For these records, count the lines containing the word "will" and respond with the number alone.
:: Data in this exercise ::
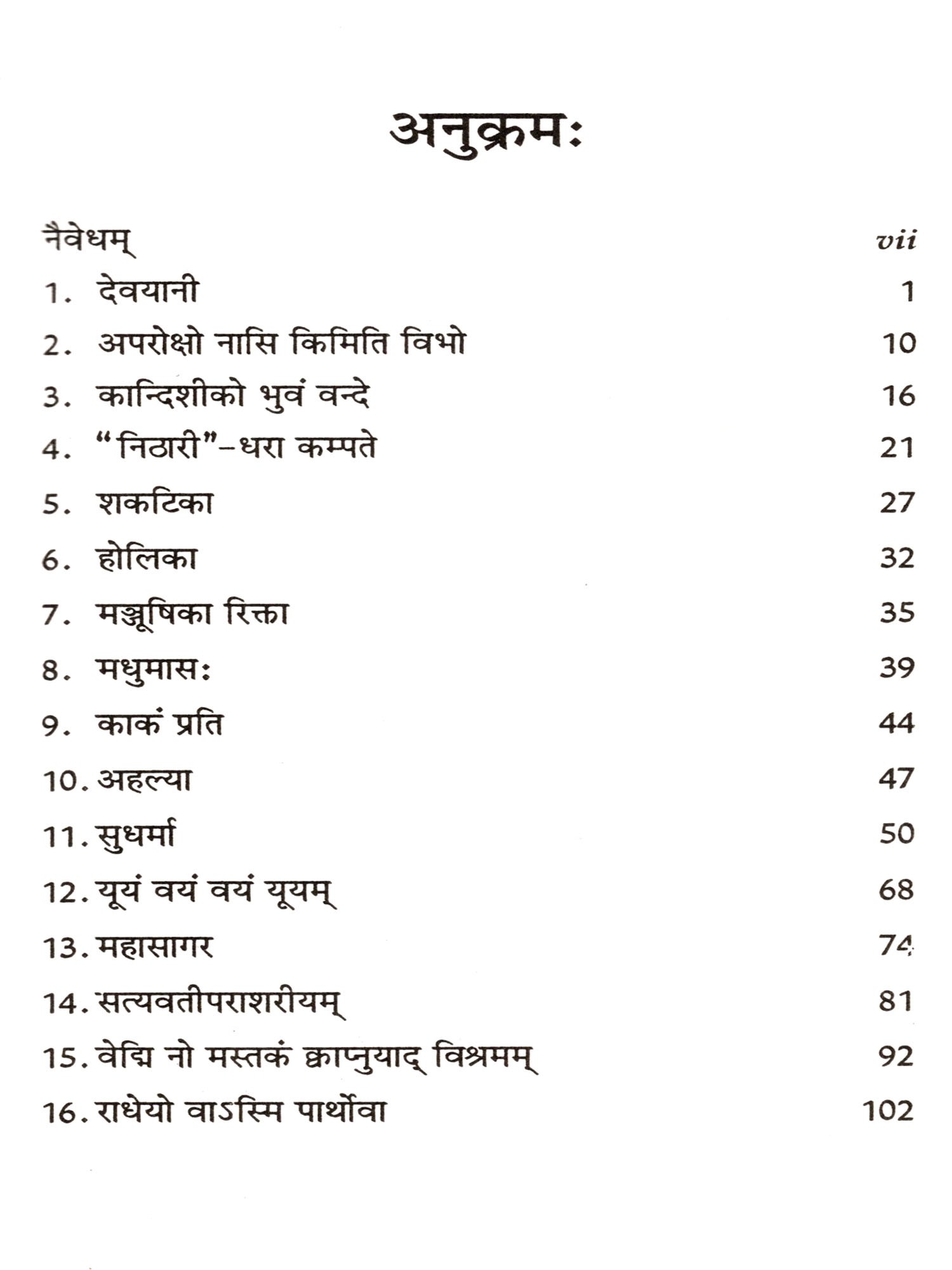 अनुक्रमः

नैवेधम् vii

1. देवयानी 1

2. अपरोक्षो नासि किमिति विभो 10

3. कान्दिशीको भुवं वन्दे 16

4. "निठारी"-धरा कम्पते 21

5. शकटिका 27

6. होलिका 32

7. मञ्जूषिका रिक्ता 35

8. मधुमासः 39

9. काकं प्रति 44

10. अहल्या 47

11. सुधर्मा 50

12. यूयं वयं वयं यूयम् 68

13. महासागर 74

14. सत्यवतीपराशरीयम् 81

15. वेद्मि नो मस्तकं क्वाप्नुयाद् विश्रमम् 92

16. राधेयो वाऽस्मि पार्थोवा 102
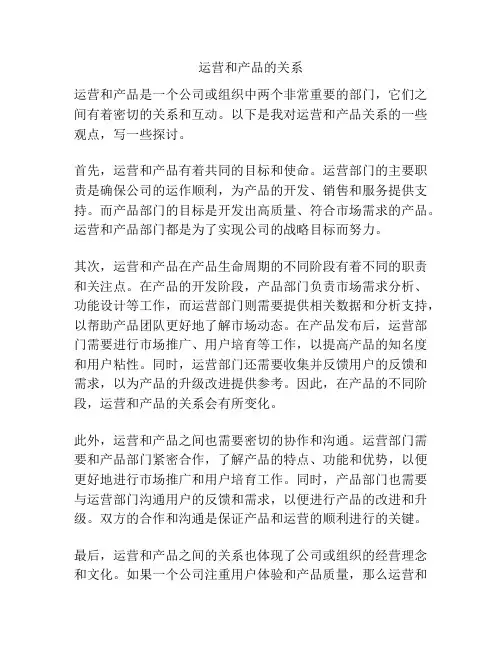 运营和产品的关系

运营和产品是一个公司或组织中两个非常重要的部门，它们之间有着密切的关系和互动。以下是我对运营和产品关系的一些观点，写一些探讨。

首先，运营和产品有着共同的目标和使命。运营部门的主要职责是确保公司的运作顺利，为产品的开发、销售和服务提供支持。而产品部门的目标是开发出高质量、符合市场需求的产品。运营和产品部门都是为了实现公司的战略目标而努力。

其次，运营和产品在产品生命周期的不同阶段有着不同的职责和关注点。在产品的开发阶段，产品部门负责市场需求分析、功能设计等工作，而运营部门则需要提供相关数据和分析支持，以帮助产品团队更好地了解市场动态。在产品发布后，运营部门需要进行市场推广、用户培育等工作，以提高产品的知名度和用户粘性。同时，运营部门还需要收集并反馈用户的反馈和需求，以为产品的升级改进提供参考。因此，在产品的不同阶段，运营和产品的关系会有所变化。

此外，运营和产品之间也需要密切的协作和沟通。运营部门需要和产品部门紧密合作，了解产品的特点、功能和优势，以便更好地进行市场推广和用户培育工作。同时，产品部门也需要与运营部门沟通用户的反馈和需求，以便进行产品的改进和升级。双方的合作和沟通是保证产品和运营的顺利进行的关键。

最后，运营和产品之间的关系也体现了公司或组织的经营理念和文化。如果一个公司注重用户体验和产品质量，那么运营和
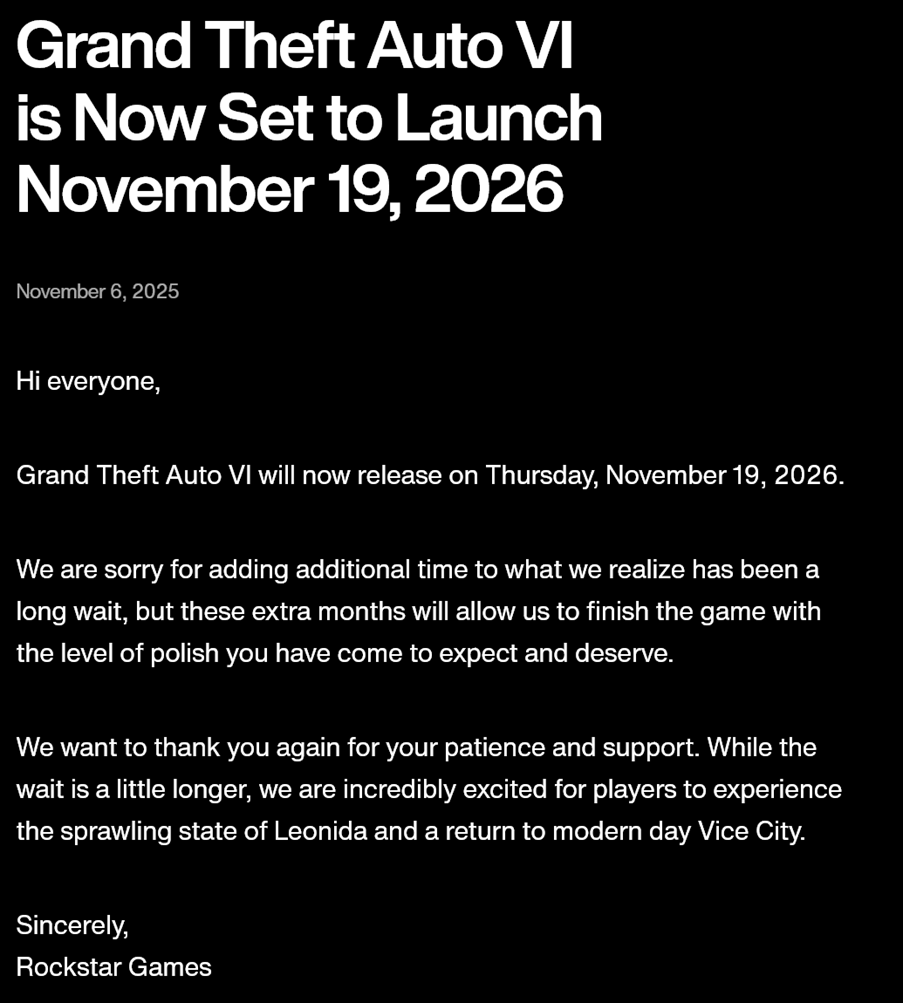 Grand Theft Auto VI is Now Set to Launch November 19, 2026

November 6, 2025

Hi everyone,

Grand Theft Auto VI will now release on Thursday, November 19, 2026.

We are sorry for adding additional time to what we realize has been a long wait, but these extra months will allow us to finish the game with the level of polish you have come to expect and deserve.

We want to thank you again for your patience and support. While the wait is a little longer, we are incredibly excited for players to experience the sprawling state of Leonida and a return to modern day Vice City.

Sincerely,
Rockstar Games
:::
• [Result below]
2